++++ Extract to read ++++

I don’t know how this happened but it is May now. I forgot to write for the entirety of April. March felt like the longest month of my life, April felt like the shortest month, and May is here… also passing by quickly. I have many assignments to complete every week and I have to study for my upcoming AP exam.
I think I’m giving myself more pressure than there actually should be. A lot of my assignments have flexible due dates so it doesn’t matter if I hand it in late. I just dislike how the text turns red when something is past due. I cram my homework in on one day because I sleep in and procrastinate. Honestly, my sleep and work schedule needs some tweaking.
Schoolwork is very boring. There is only one class I am a bit interested in and I have completed my work for it. All my other classes are academic and not much fun. I want to do something fun and more engaging than what I am doing currently. I understand that I shouldn’t go outside right now but I kind of want to. The weather seems nice, although there was a hailstorm yesterday after a large shower of rain. Aside from that, it’s been sunny and there was a weather forecast that said to expect the temperatures to go up.
I go through a cycle of sleeping in, doing homework, playing games, doing more homework, and staying up late playing games or cramming in the work that I had pushed to the side to play games earlier in the day. I’m working on changing that but it’s too comfortable when I wake up in the afternoon. I’m going to need more self-control.
Well then, until next time. Hopefully things will get better soon.
The first month of 2020 was quite interesting.
As the year goes on, more and more bad things are coming up. Maybe I am just starting to realize that the only things that are news-worthy and help news companies make money are reports about events that threaten the well-being of the readers. Articles with headlines that draw people in with adjectives that seem to make the situation worse than it actually is, is causing some worries in my area.

++++ Raw data ++++

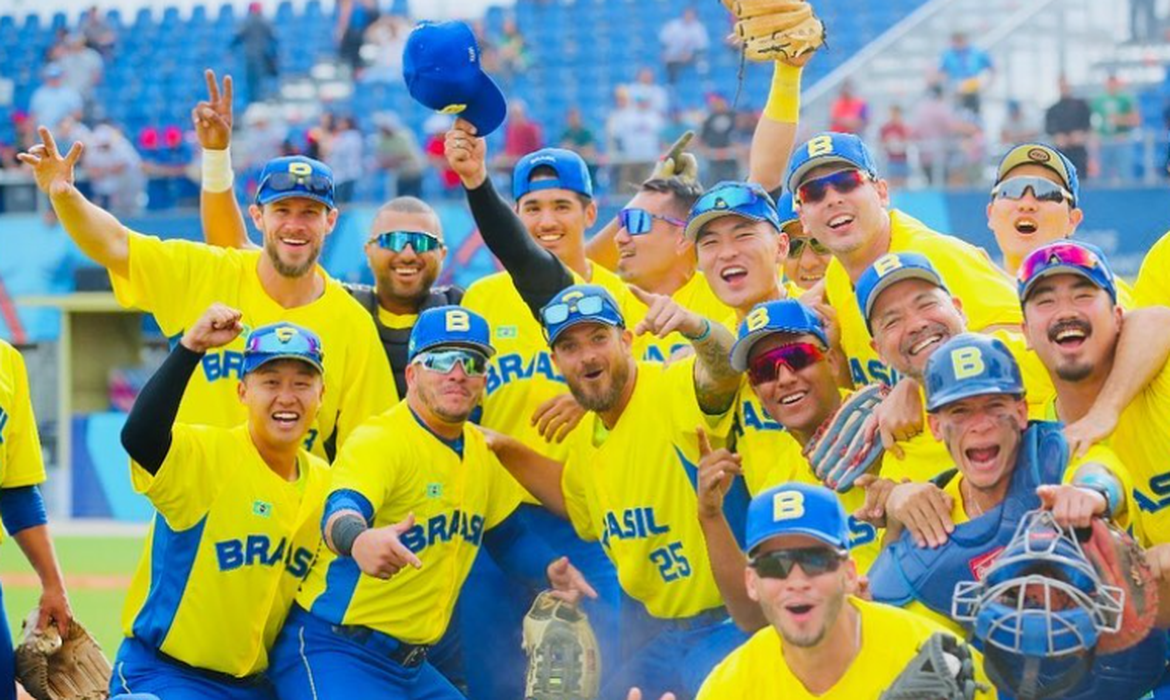 Pan-Americano: Brasil bate Panamá e encaminha vaga à final do beisebol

++++

## Action item
Please answer from the diary post above: what does the writer dislike seeing when an assignment is past due?

## Answer box
The writer dislikes how the text turns red when something is past due.